Work task A –
In the text on Nepali women migrant workers, how much did the Lebanese family pay in the legal settlement to the Nepali domestic helper?
Work task B –
Extend the text on Nepali women migrant workers, picking up after its final sentence.

Study text –
┌──

Recently, in a much-publicised case, a Nepali woman who had been raped while working as a domestic helper for a Lebanese family was provided US $15,000 in legal settlement from the family. But the cases which come to light are only the tip of the iceberg of the sufferings Women Migrant Workers (WMWs) endure. As most of them have no legal documents to account for their presence in host countries, they face immense hurdles in bringing the cases of abuse to light and in prosecuting the culprits.

In 2009, an alarming increase in the suicide rate among Nepali women workers in Lebanon prompted the Nepali government to stop the migration of women to the Gulf state. But the decision came more as a reaction to the mounting cry for action rather than as an outcome of a principled and well-thought out stand.

The issue of WMWs has been contentious since the passing of the 2007 Act. While the Act had plenty of backers, at least at the start, the voice of skeptics got louder as reports of physical and psychological abuses of WMWs started to trickle in. Some have called for an outright ban on WMWs from Nepal. But others, including a big chunk of women’s rights activists, maintain that such a ban impinges on women’s right to choose their own course in life. Seeking better protective measures for women migrants is the way forward, they maintain. These include improving domestic laws, bilateral agreements between the source and host countries regarding the rights and safety of workers as well as recourse to various international conventions on migrant rights.

└──

Short descriptive text snippets –
┌──

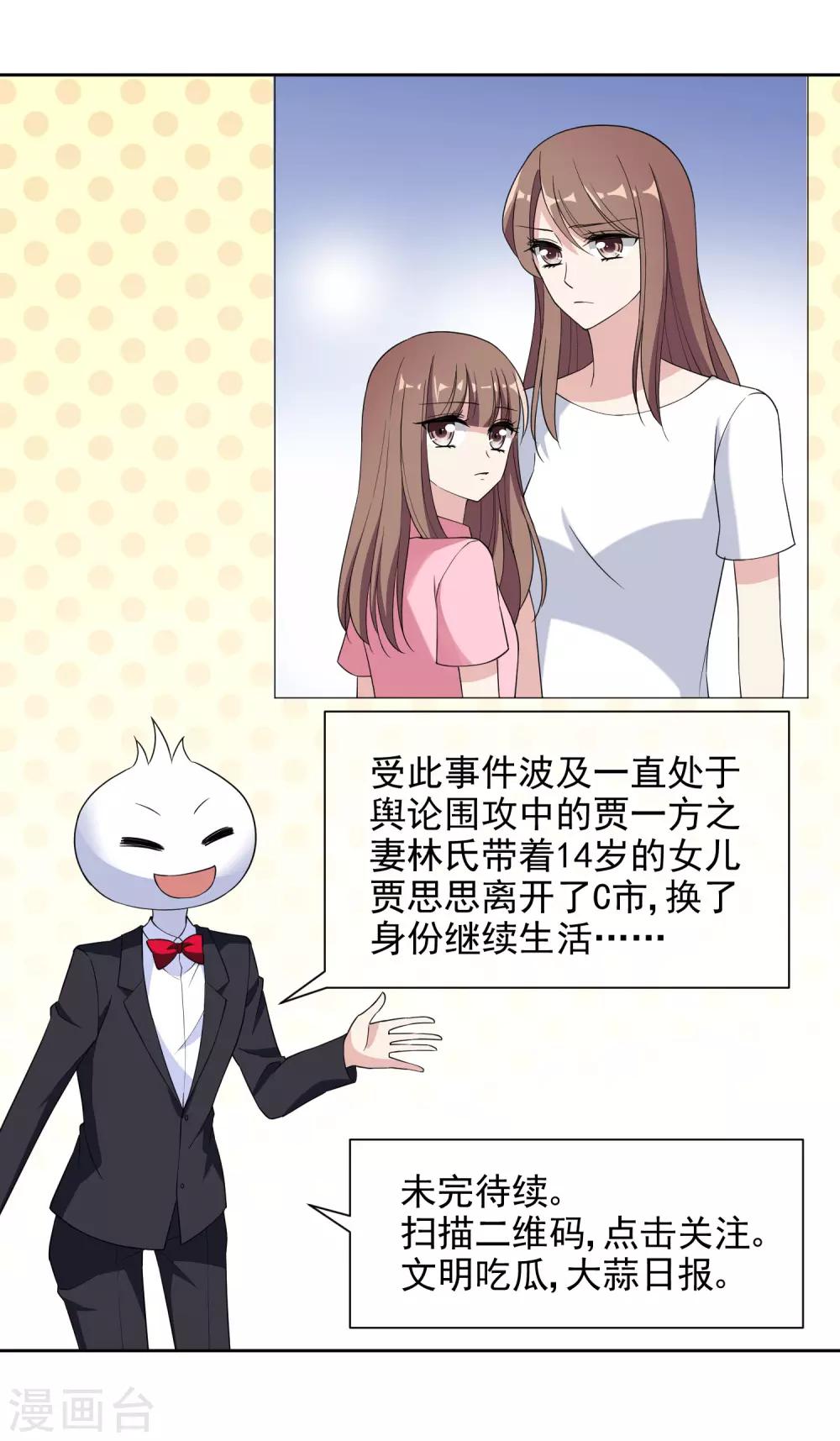 第10话2 争吵与执迷-第18话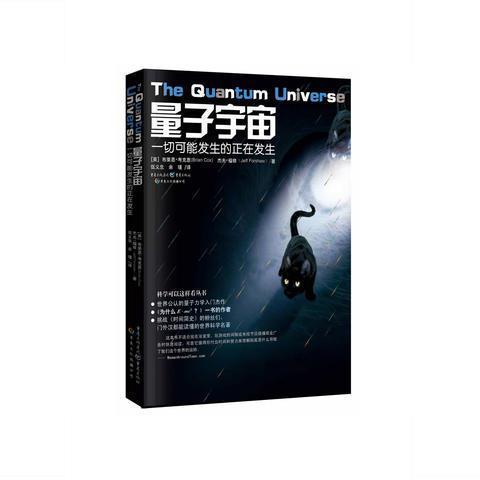 时间简史免费txt下载 bbbfdab63bca5306a22004420bbb0eab.jpeg
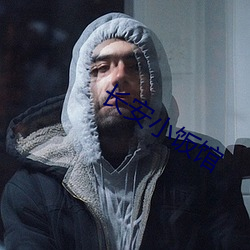 长安小饭(飯)馆(館)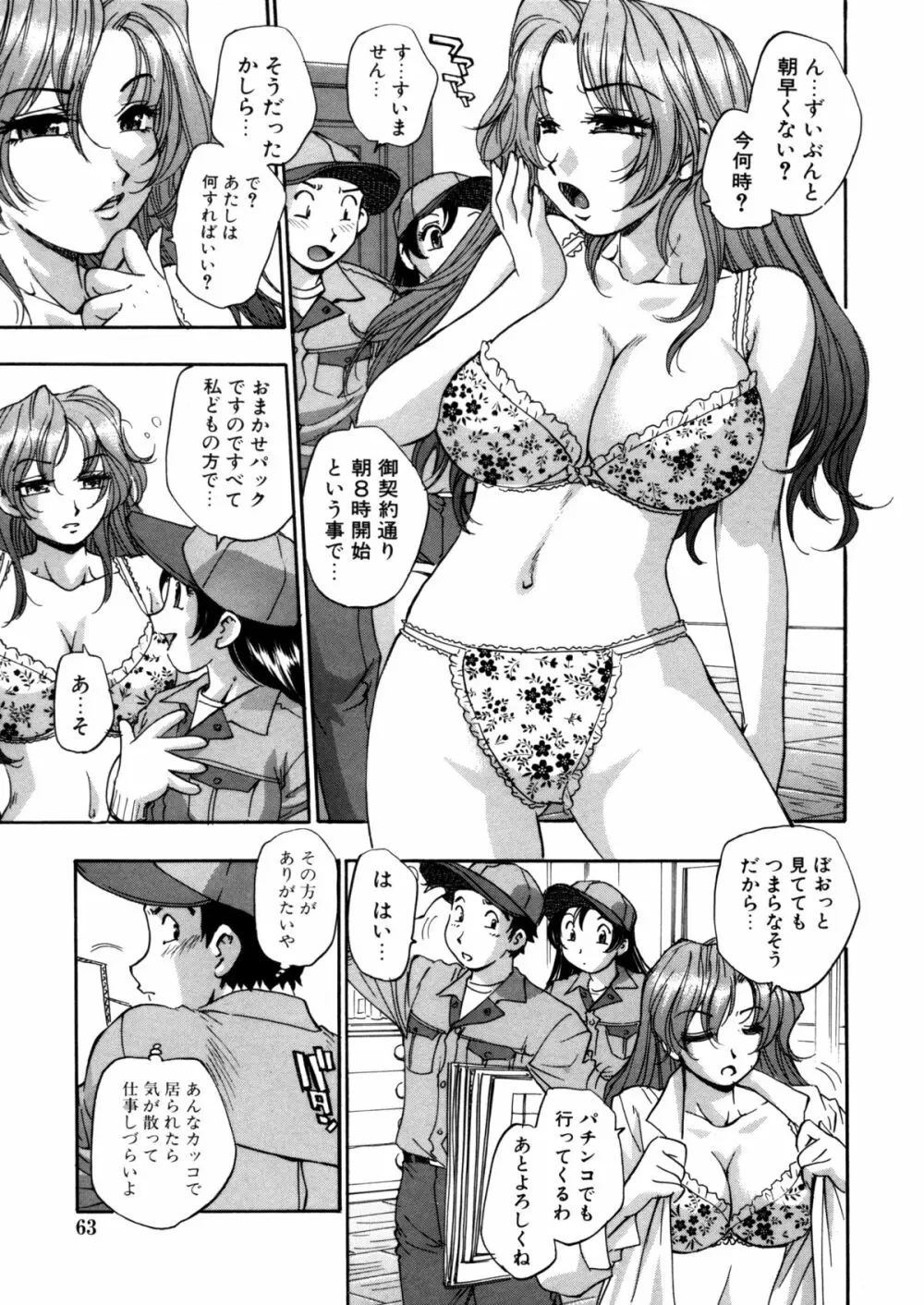 蜜浸し －乳惑の虜－ Page.63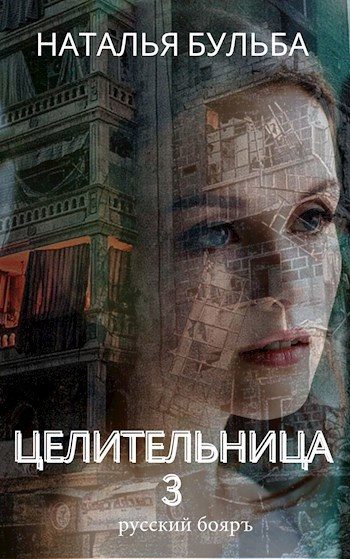 Обложка книги «Целительница. Выбор»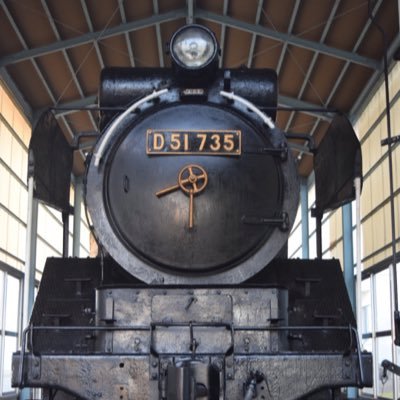 新潟県村上市の荒川総合体育館に保存されている蒸気機関車 D51735号機の公開の運営を行う任意団体です。※公開時以外は車庫内に入っての見学はできません。予めご了承ください。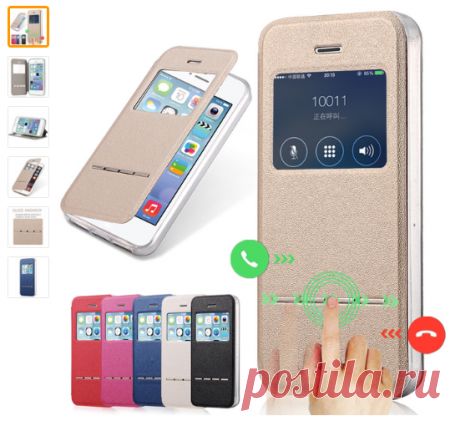 Чехол для iPhone 5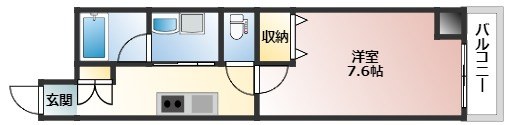 Pablo観音本町Ⅰ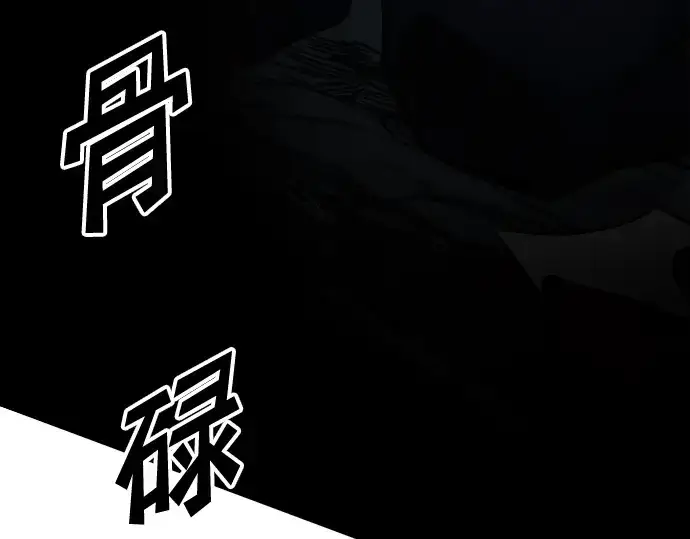 漫画《成为塔防游戏里的暴君》第80话第214张图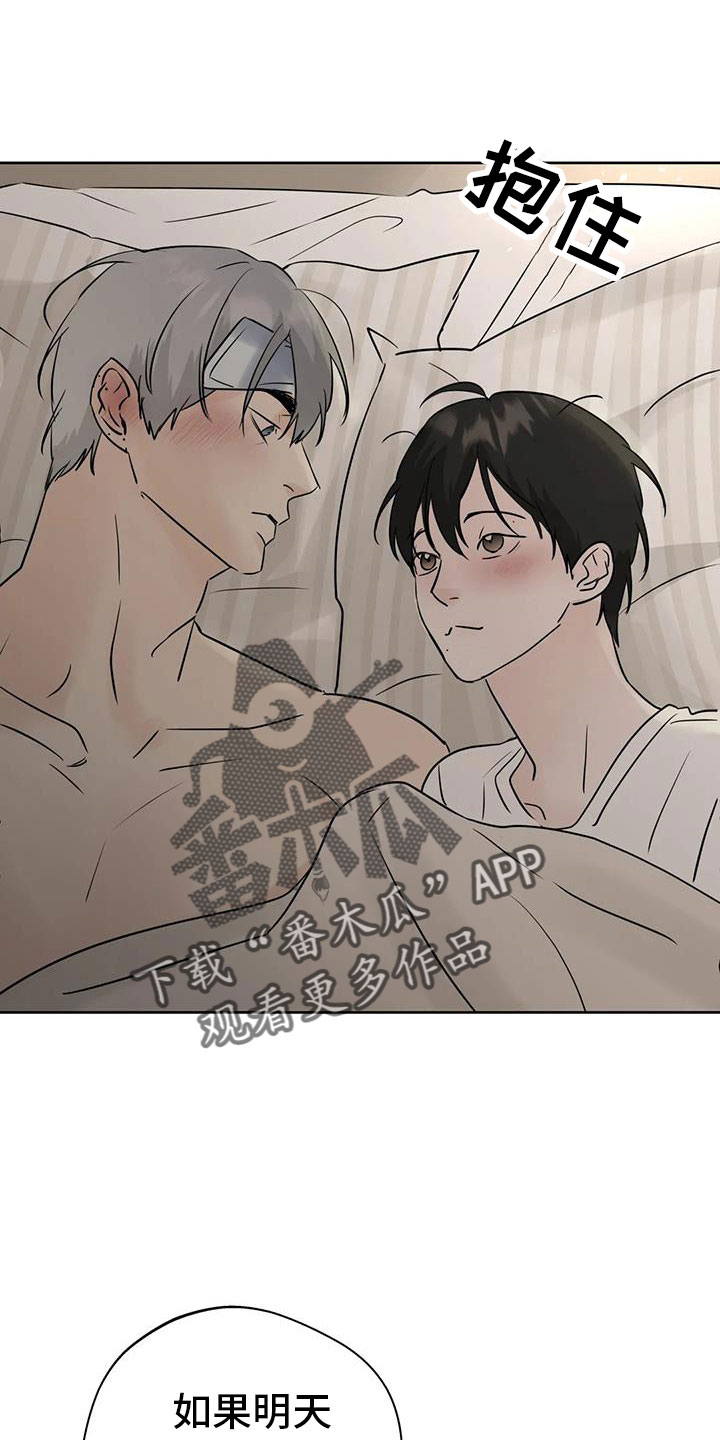 第77章：【第二季】我会等你20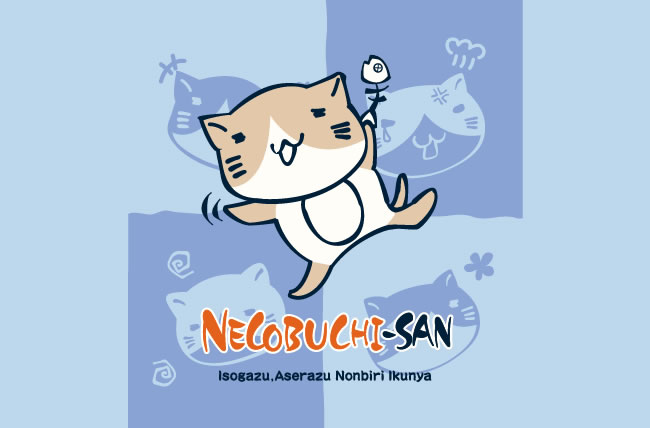 NECOBUCHI-SAN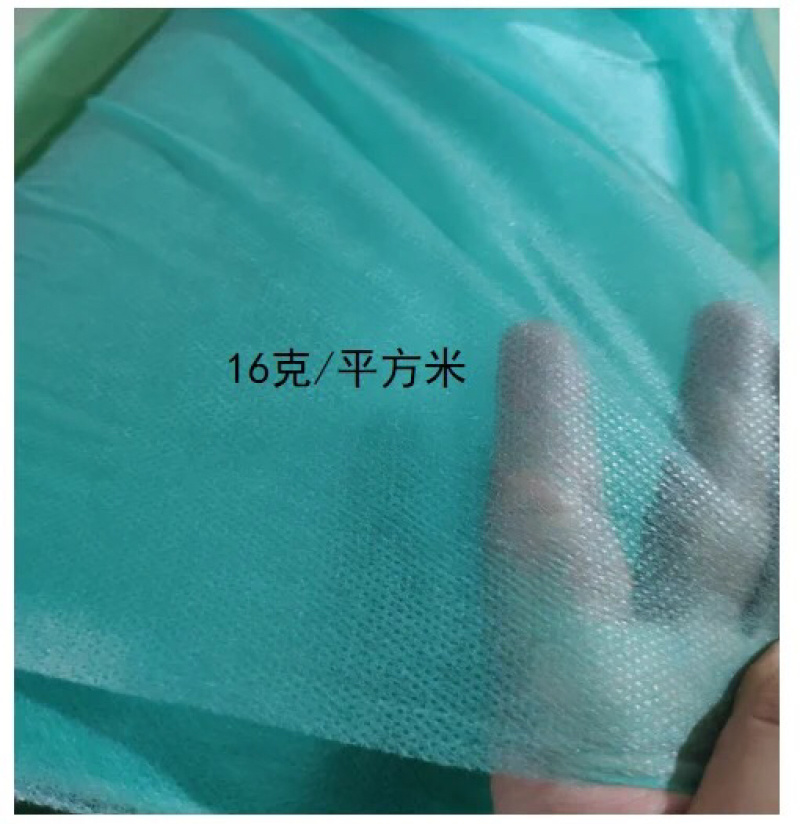 无防布免费包邮1.6米宽度1000米长护坡育苗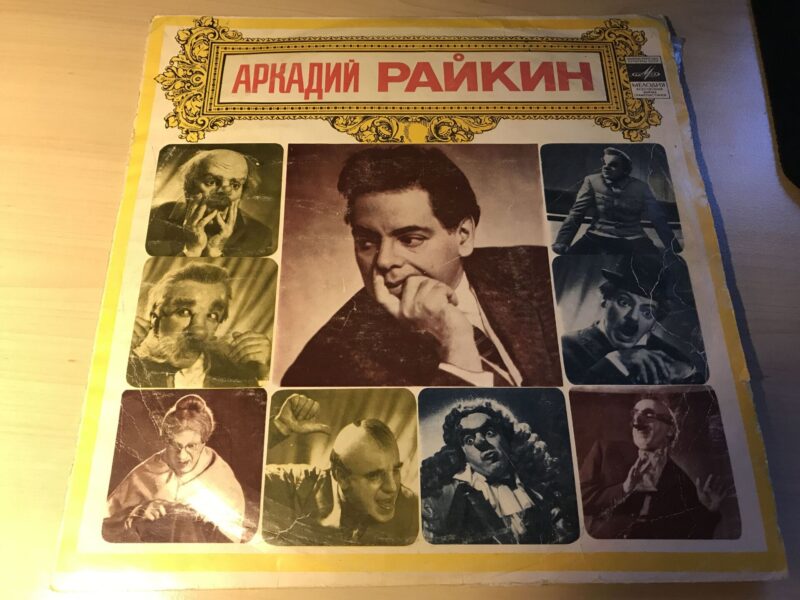45534033 Arkadii Raikin Vene LP Vinüül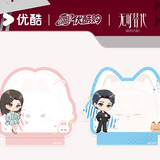 [Preorder 60 days] Irreplaceable (2026) Official Merch - Zhao Jinmai (Xu Chi) / Wei Daxun (Ye Xinzhi) Acrylic Message Board Standee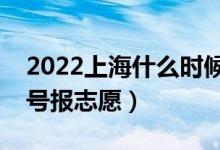 2022上海什么時候填報(bào)?？铺崆芭驹福◣滋枅?bào)志愿）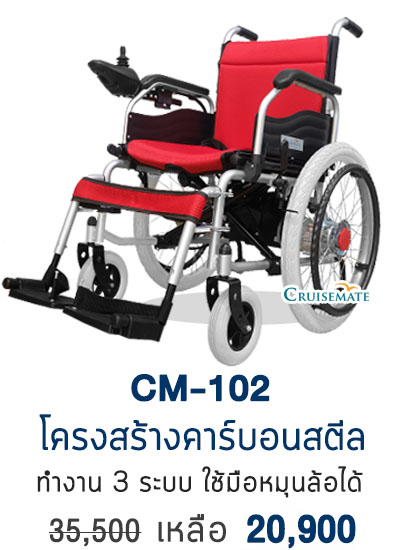 รถเข็นไฟฟ้า รุ่น CM-102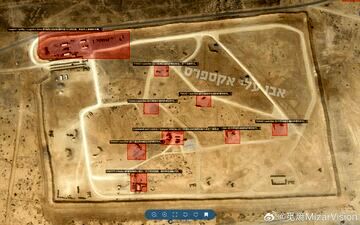 سامانه‌های ضدموشکی تاد آمریکا در اطراف ایران مستقر شدند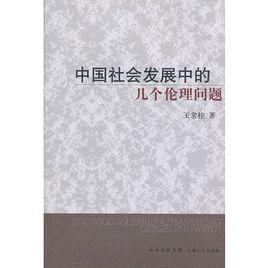 中國社會發展中的幾個倫理問題 中國社會發展中的幾個倫理問題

└──

Written answer A –
US $15,000

Written answer B –
One of the biggest reasons for the disenchantment of women who take up difficult jobs abroad is their unrealistic expectations of the benefits that accrue from their constant toil. The high rate of suicide among Nepali women in Lebanon is attributed, in no small part, to the lofty promises of unscrupulous middlemen involved in the illegal transfer of women from Nepal. If nothing else, the continued (and rather public) wrangling of the two sides to the WMW debate should makes prospective job seekers a little more circumspect about their rosy futures abroad.